Ending Workplace Immigration Raids Ensures Record Border Surge Will Continue

Ending Workplace Immigration Raids Ensures Record Border Surge Will Continue

Despite excuses about targeting employers or the need for more workers, Biden’s decision makes it clear that the administration has stopped enforcing immigration laws.
Jonathan S. Tobin
By

Since January, the Biden administration has occasionally pretended to try to slow the record-breaking surge of illegal immigrants across the U.S. southern border. Both President Joe Biden and Vice President Kamala Harris (the person who is allegedly in charge of the government’s response to a crisis that no one in the administration will call a crisis) have urged any Central Americans planning to illegally cross into the United States to stay home.

Those tepid appeals have been drowned out, however, by the president halting the border wall, limiting the government’s ability to stop, arrest, or deport illegally present foreign citizens, and demonizing those charged with enforcing the laws. The result has been an increase in illegal immigration since the November election, when Biden pledged to overturn former President Donald Trump’s efforts to try to solve the problem.

The surge has now grown to a point the numbers of those arrested trying to cross the border is at an all-time high. More than 1.7 million illegal border crossers were arrested in the fiscal year that ended in September, with the number spiking under Biden’s presidency. More than 200,000 migrants were detected during the sweltering summer months of July and August, when the flow of illegal crossers usually slows because the dangers of the crossing are worse.

While those numbers partly reflect the large number of crossers sent back who keep trying to get into the United States until they succeed, they don’t include the enormous numbers of those who evade the beleaguered Border Patrol officers. Officials estimate that number at approximately 1,000 a day, and some experts estimate it’s closer to 2,000 per day.

Biden Doubles Down on Ignoring the Law

Rather than respond to these staggering statistics with measures that would disabuse potential border crossers of their hopes of a path to U.S. citizenship, as promised by Democrats, the Biden administration is doubling down on efforts to ensure the laws are not enforced. That was made clear earlier this month when the administration announced federal authorities would no longer be conducting worksite raids at places illegal immigrants are suspected to be employed.

The leftist press commonly describes the raids as a heartless tactic in stories sympathetically portraying those illegally working at factories and other large businesses as victims. But they have not only led to arrests of illegal immigrants but have also often revealed their exploitation from employers who treat them poorly without any fear of being reported.

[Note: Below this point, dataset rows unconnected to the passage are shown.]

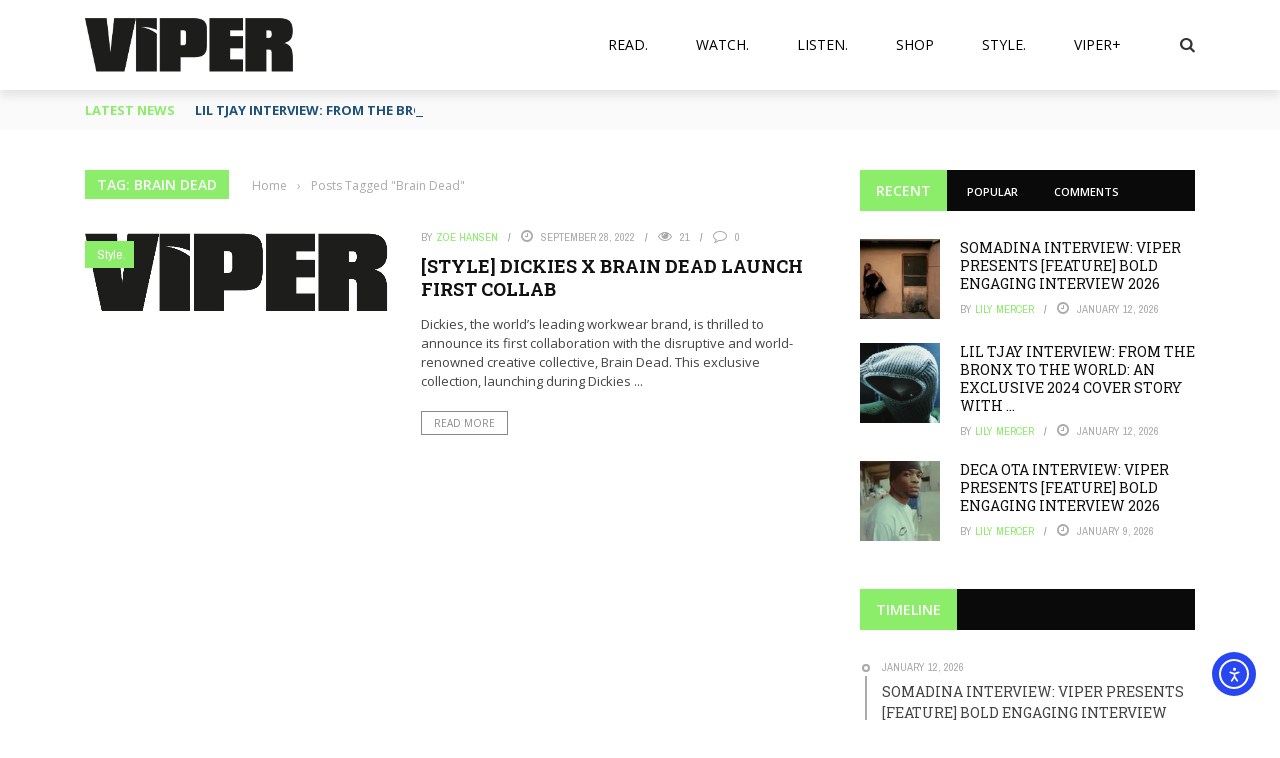

--- FILE ---
content_type: text/html; charset=utf-8
request_url: https://www.google.com/recaptcha/api2/aframe
body_size: 267
content:
<!DOCTYPE HTML><html><head><meta http-equiv="content-type" content="text/html; charset=UTF-8"></head><body><script nonce="VjE414Il13HRl6WbbqTBrg">/** Anti-fraud and anti-abuse applications only. See google.com/recaptcha */ try{var clients={'sodar':'https://pagead2.googlesyndication.com/pagead/sodar?'};window.addEventListener("message",function(a){try{if(a.source===window.parent){var b=JSON.parse(a.data);var c=clients[b['id']];if(c){var d=document.createElement('img');d.src=c+b['params']+'&rc='+(localStorage.getItem("rc::a")?sessionStorage.getItem("rc::b"):"");window.document.body.appendChild(d);sessionStorage.setItem("rc::e",parseInt(sessionStorage.getItem("rc::e")||0)+1);localStorage.setItem("rc::h",'1768661429185');}}}catch(b){}});window.parent.postMessage("_grecaptcha_ready", "*");}catch(b){}</script></body></html>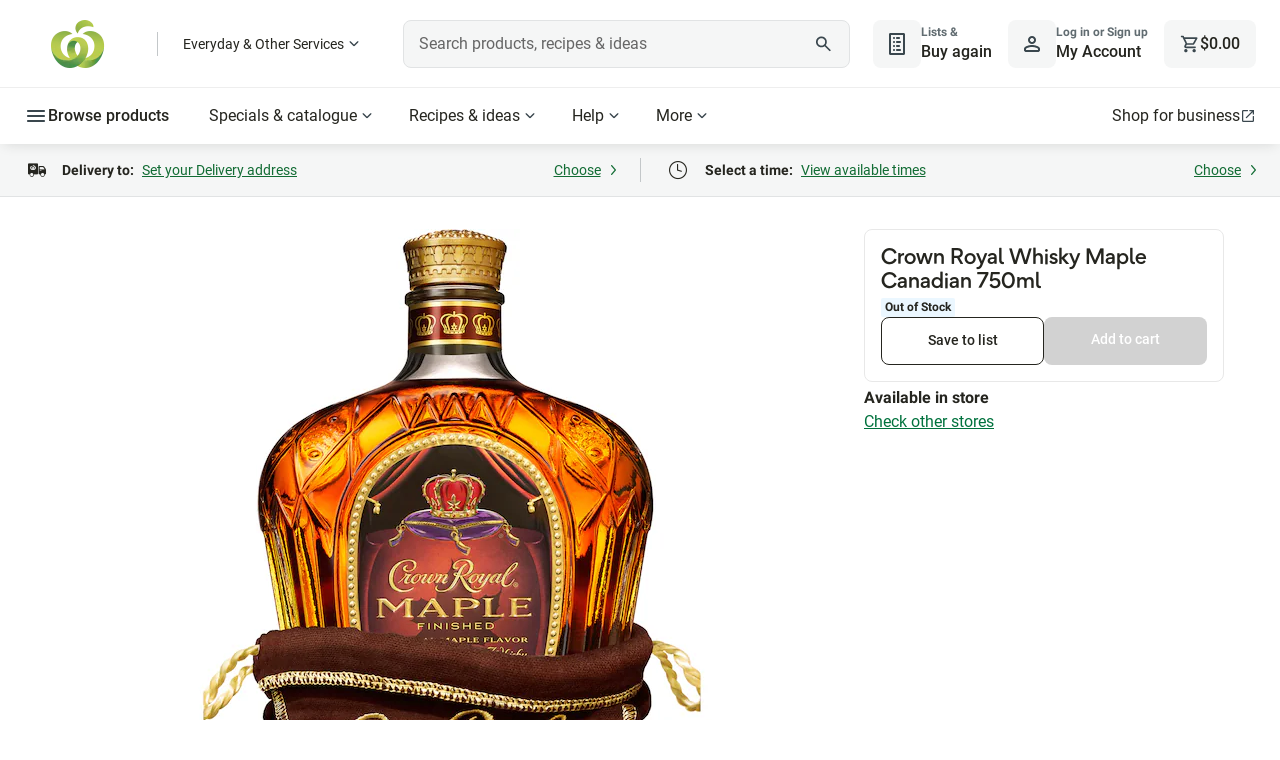

--- FILE ---
content_type: application/javascript
request_url: https://cdn1.woolworths.media/content-service/_next/static/chunks/48505.54955eae25d69b23.js
body_size: 128
content:
"use strict";(self.webpackChunk_N_E=self.webpackChunk_N_E||[]).push([[48505],{48505:function(A,q,h){h.r(q);var a=h(52322);q.default=A=>(0,a.jsx)("svg",{xmlns:"http://www.w3.org/2000/svg",viewBox:"0 0 24 24",fill:"currentColor",role:"img",...A,children:(0,a.jsx)("path",{d:"M7 17h2q.424 0 .713.288.287.287.287.712 0 .424-.287.712A.97.97 0 0 1 9 19H6a.97.97 0 0 1-.713-.288A.97.97 0 0 1 5 18v-3q0-.424.287-.713A.97.97 0 0 1 6 14q.424 0 .713.287Q7 14.576 7 15zM7 7v2q0 .424-.287.713A.97.97 0 0 1 6 10a.97.97 0 0 1-.713-.287A.97.97 0 0 1 5 9V6q0-.424.287-.713A.97.97 0 0 1 6 5h3q.424 0 .713.287Q10 5.576 10 6t-.287.713A.97.97 0 0 1 9 7zm10 10v-2q0-.424.288-.713A.97.97 0 0 1 18 14q.424 0 .712.287.288.288.288.713v3q0 .424-.288.712A.97.97 0 0 1 18 19h-3a.97.97 0 0 1-.713-.288A.97.97 0 0 1 14 18q0-.424.287-.712A.97.97 0 0 1 15 17zm0-10h-2a.97.97 0 0 1-.713-.287A.97.97 0 0 1 14 6q0-.424.287-.713A.97.97 0 0 1 15 5h3q.424 0 .712.287Q19 5.576 19 6v3q0 .424-.288.713A.97.97 0 0 1 18 10a.97.97 0 0 1-.712-.287A.97.97 0 0 1 17 9z"})})}}]);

Homeland Security Secretary Alejandro Mayorkas justified the halt in the raids by saying that the U.S. government would instead focus on efforts to find and punish “unscrupulous employers.” Yes, the government should hold accountable employers who hire and then abuse illegals. But prosecuting employers is easier said than done because it’s difficult to prove they knew the documents their “undocumented” workers used were fake.

Flawed Argument against Workplace Raids

While advocates for ignoring U.S. immigration laws claim the prospect of workplace raids deters those who are being exploited from reporting their plight to authorities, that is a farcical notion. While no one likes being abused, these workers’ understandable calculation is that they are better off being paid below the minimum wage without benefits in dangerous conditions than either not working or going back to their countries of origin.

Claiming that removing the threat of the raids will make it more likely that illegal workers turn in their employers is both illogical and disingenuous. A better explanation for the administration’s decision is a desire to avoid decreasing the workforce at a time the government’s Covid stimulus and unemployment policies have reduced incentives for citizens to go back to work, especially in unskilled jobs.

The virtues of sacrificing the rule of law for the sake of an economy that the government’s pandemic policies has crippled can be debated, but the signal this measure sends to potential illegal U.S. entrants can’t be mistaken. It’s not just that Biden and Democrats have promised amnesty and made it easier for foreign citizens to stay in the country, as well as to spirit them away from the scrutiny at the border, as The New York Post reported. Ending the raids also tells them that once they establish themselves inside the United States, they no longer have to fear being arrested at work, the place where it is easiest for law enforcement to find them.

In 2018 a Yale University study estimated the actual number of illegal immigrants living in the United States could be double or more the dubious 11 million figure commonly cited in the press. At the current rate of border captures and evasions, it may now be far higher.

The administration’s commitment to step-by-step dismantling the infrastructure of immigration enforcement is no longer in question. Neither is the most important question whether Chris Magnus, Biden’s nominee to head the U.S. Customs and Border Protection agency, will call the situation at the border a “crisis.” The question is whether the renewed surge of illegal immigrants that is likely to continue through the fall and winter will further overwhelm border communities and thereby cause serious political consequences for Democrats.